Blaine Higgs lance un défi au Dr Ngola 

Tout en refusant de s’excuser auprès du docteur Jean-Robert Ngola, le premier ministre Blaine Higgs le met au défi de renoncer à son droit à la vie privée. Il affirme que cela lui permettrait de révéler des informations dont il dispose sur le médecin.

Si le Dr Ngola lui promet qu’il ne le poursuivra pas pour enfreinte à la vie privée, Blaine Higgs s’engage à «révéler toute l’information» dont il dispose au sujet de cette affaire afin de «mettre fin à la discussion».

M. Higgs ne s’est pas excusé envers le docteur Jean-Robert Ngola malgré l’ultimatum lancé par les avocats du médecin du Restigouche vivant désormais au Québec. Ils ont demandé des excuses publiques dans les sept jours suivant l’abandon des procédures.

Le médecin était accusé d’avoir enfreint la Loi sur les mesures d’urgence en ayant omis de s’isoler à son retour d’un voyage au Québec. La Couronne a toutefois conclu vendredi que la probabilité d’une condamnation était trop mince pour justifier la tenue d’un procès.

M. Ngola a été pointé du doigt comme cause de l’éclosion du Restigouche en mai et juin 2020, peu après que le premier ministre Blaine Higgs a mentionné, lors d’un point de presse, qu’un travailleur de la santé «irresponsable» ne s’était pas isolé à son retour au N.-B., sans toutefois nommer le docteur.

«Nous étions impatients d’appeler le premier ministre à la barre des témoins», écrivent par courriel Joel Étienne et Christian Michaud, les avocats du médecin.

Ils disent avoir fait face à de l’obstruction quant à l’obtention de preuve de la part du Bureau du premier ministre et de la Sécurité publique du N.-B.

«Le peu de documents que nous avons pu obtenir était choquant (…) Nous étions même sur le point de déposer une demande d’abus de procédure devant les tribunaux.»

Lorsqu’un journaliste lui a demandé à répétition s’il existe de l’information qui n’a pas été divulguée à la défense, Blaine Higgs a répondu que l’information n’a jamais été partagée publiquement.

Le premier ministre Higgs n’a pas voulu préciser la nature de ce qu’il veut révéler, sinon qu’il s’agit d’informations dont il disposait au début de toute cette affaire.

«Je n’ai jamais révélé le nom de quiconque dans tout ceci.

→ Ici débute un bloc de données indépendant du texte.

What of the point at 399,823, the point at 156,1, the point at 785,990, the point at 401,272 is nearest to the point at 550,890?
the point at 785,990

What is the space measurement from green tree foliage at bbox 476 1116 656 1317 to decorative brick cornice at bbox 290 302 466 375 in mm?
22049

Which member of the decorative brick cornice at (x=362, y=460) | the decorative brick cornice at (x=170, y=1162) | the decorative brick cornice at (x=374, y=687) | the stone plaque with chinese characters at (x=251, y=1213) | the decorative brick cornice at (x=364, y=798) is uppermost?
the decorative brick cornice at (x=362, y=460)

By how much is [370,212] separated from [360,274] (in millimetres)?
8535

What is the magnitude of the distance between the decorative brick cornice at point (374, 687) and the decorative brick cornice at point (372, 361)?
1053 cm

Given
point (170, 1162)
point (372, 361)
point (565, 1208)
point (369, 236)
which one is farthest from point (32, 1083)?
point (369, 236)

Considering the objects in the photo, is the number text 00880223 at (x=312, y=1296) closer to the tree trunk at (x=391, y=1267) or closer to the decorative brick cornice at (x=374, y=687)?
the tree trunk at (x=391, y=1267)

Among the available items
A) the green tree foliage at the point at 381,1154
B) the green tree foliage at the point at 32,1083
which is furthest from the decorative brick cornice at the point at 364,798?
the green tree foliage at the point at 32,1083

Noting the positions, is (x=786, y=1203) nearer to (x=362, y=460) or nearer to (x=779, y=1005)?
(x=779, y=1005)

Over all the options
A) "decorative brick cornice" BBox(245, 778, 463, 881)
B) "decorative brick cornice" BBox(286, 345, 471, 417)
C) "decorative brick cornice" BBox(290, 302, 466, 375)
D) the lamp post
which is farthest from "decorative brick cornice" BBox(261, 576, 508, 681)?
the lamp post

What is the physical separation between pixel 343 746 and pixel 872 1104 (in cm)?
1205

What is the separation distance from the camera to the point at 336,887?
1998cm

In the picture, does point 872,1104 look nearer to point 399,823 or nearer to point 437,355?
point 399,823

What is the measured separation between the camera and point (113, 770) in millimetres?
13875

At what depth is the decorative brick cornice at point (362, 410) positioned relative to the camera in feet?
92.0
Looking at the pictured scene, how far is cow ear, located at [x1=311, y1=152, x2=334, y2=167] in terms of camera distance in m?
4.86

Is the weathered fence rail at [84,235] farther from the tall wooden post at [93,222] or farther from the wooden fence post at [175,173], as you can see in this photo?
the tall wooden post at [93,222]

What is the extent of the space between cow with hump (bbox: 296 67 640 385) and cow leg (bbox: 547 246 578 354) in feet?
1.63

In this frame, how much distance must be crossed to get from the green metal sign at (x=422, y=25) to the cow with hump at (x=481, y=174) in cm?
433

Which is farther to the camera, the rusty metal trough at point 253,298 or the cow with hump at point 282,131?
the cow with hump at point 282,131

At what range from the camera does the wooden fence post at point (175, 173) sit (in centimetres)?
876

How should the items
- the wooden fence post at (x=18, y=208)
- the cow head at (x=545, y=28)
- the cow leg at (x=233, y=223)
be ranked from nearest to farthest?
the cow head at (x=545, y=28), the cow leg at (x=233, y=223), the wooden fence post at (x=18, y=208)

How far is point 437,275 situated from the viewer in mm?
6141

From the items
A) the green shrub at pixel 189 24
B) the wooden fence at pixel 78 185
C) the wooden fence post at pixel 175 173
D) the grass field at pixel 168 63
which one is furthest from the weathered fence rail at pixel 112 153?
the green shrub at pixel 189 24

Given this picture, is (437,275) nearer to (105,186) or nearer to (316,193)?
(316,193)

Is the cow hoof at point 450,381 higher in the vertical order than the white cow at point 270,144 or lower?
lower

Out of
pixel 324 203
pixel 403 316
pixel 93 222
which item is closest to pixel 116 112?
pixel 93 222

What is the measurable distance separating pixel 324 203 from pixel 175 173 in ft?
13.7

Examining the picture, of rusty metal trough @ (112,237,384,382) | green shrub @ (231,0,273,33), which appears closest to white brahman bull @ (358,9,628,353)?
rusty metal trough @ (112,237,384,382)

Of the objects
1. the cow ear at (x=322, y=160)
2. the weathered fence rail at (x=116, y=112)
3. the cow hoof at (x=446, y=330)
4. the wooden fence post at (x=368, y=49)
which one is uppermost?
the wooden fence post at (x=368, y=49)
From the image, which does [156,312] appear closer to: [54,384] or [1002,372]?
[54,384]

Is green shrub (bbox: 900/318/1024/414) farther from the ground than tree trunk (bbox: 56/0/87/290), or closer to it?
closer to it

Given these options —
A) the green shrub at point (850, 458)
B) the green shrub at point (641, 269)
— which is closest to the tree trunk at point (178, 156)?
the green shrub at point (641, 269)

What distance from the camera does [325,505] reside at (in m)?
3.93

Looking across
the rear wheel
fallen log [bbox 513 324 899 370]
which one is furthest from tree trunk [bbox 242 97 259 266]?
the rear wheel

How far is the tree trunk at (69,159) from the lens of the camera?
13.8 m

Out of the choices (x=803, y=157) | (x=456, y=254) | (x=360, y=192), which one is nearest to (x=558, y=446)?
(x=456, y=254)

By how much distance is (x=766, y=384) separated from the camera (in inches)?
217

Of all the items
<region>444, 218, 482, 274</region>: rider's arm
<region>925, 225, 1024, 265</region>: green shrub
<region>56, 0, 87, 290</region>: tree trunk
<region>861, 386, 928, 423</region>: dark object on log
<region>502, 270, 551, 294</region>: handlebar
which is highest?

C’est un exemple d’une situation qui était réelle et qui a eu des répercussions. Mais si on me donne l’autorisation de le faire, tout le monde saura ce que je sais», a dit Blaine Higgs en mêlée de presse.

Il a aussi écarté l’idée de divulguer ces informations en chambre, ce qui pourrait le protéger d’éventuelles poursuites en raison du privilège parlementaire.

«Je ne m’inquiète pas du risque. Je n’essaie pas de me cacher derrière le processus législatif.»

Les avocats du Dr Ngola sont d’avis que cette sortie publique de Higgs contredit l’affirmation des avocats du gouvernement qu’ils n’avaient aucun document, communication ou preuve du Cabinet du premier ministre en lien avec l’affaire Ngola.

«Si M. Higgs a d’autres preuves, rien ne l’empêche de nous les envoyer à nous, les avocats du Dr Jean-Robert Ngola. De cette façon, Dr Ngola n’aura pas à renoncer à son droit à la vie privée comme le demande M. Higgs.»

De l’ingérence, croit un député

Le député libéral Rob McKee croit que le premier ministre s’est ingéré dans le processus judiciaire.

«Ça veut dire qu’il est en possession d’information privée que seul le bureau du procureur devrait avoir en ce qui concerne la poursuite publique contre le docteur. Pourquoi est-ce que le premier ministre est en possession de ces informations?»

M. McKee croit que Blaine Higgs doit s’excuser.

Le jour de l’abandon des procédures, le procureur Me Sébastien Michaud a annoncé que de nouveaux éléments de preuve fournis par la défense avaient réduit la probabilité d’obtenir une condamnation.

Ces preuves n’ont pas été rendues publiques en cour, mais il s’agirait d’une correspondance entre un haut fonctionnaire du gouvernement Higgs et l’un des policiers responsables de l’enquête. Cet échange porte à croire qu’il y aurait eu apparence d’ingérence politique dans cette affaire, d’après la défense.

Le chef du Parti vert, David Coon, estime que le premier ministre ferait mieux de laisser les choses où elles sont.

«L’affaire judiciaire est tombée à l’eau, point final. Le premier ministre doit cesser son obsession avec le Dr Ngola.»